What you will do: Collect every line from the records below that has the word "distance" in it, and copy each one out.

Input records:
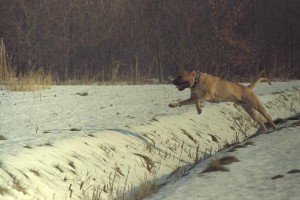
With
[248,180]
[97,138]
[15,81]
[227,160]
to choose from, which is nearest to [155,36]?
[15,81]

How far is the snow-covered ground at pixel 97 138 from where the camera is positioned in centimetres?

* * *

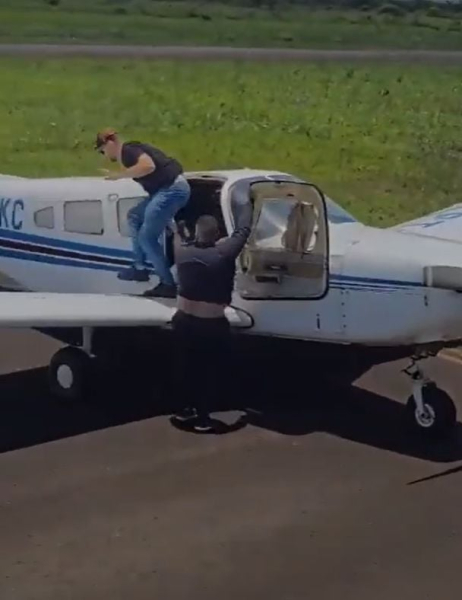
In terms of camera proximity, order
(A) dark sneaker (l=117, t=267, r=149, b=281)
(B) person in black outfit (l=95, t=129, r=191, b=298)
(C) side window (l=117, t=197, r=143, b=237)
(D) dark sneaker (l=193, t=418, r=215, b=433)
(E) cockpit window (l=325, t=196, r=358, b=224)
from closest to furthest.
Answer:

==

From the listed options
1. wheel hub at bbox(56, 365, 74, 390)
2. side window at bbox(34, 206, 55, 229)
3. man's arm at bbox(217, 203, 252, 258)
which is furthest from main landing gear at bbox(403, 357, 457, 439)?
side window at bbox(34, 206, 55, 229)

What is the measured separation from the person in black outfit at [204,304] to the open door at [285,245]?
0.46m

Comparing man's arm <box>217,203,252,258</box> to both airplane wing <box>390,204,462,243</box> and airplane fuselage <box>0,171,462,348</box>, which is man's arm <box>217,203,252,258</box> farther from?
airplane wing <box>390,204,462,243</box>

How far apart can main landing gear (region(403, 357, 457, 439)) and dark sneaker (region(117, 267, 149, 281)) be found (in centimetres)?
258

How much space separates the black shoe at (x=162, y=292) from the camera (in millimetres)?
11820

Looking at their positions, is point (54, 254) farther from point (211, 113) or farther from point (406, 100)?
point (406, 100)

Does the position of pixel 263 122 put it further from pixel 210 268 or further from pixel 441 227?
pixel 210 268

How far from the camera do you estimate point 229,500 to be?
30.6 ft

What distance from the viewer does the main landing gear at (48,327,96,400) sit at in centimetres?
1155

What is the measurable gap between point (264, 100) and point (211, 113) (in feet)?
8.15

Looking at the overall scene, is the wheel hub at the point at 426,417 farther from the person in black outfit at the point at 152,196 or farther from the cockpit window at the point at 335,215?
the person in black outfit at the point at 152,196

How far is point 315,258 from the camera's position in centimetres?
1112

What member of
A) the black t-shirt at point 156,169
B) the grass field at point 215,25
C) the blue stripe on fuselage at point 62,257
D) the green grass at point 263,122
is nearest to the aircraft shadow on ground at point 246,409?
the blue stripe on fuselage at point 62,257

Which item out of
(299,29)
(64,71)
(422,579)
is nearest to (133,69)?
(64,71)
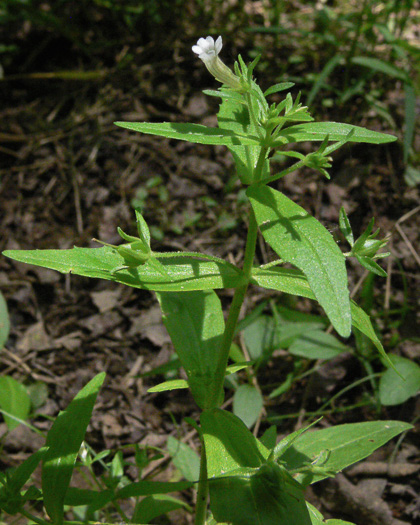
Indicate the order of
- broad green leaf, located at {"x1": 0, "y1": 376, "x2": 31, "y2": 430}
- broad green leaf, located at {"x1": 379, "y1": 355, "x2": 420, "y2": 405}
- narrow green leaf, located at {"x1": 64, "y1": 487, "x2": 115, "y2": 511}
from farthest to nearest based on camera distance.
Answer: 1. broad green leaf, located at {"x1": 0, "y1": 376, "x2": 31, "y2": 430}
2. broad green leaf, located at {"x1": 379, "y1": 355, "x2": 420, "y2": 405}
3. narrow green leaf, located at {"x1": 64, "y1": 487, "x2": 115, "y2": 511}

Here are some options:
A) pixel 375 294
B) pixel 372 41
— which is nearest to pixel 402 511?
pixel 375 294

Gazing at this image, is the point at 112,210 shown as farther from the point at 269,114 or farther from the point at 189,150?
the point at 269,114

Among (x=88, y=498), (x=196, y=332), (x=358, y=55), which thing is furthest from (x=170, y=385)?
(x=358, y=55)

Exercise response:
What distance from the viewer does the main landing gear at (48,327,96,400) sit at in centimetres?
from farthest to nearest based on camera distance.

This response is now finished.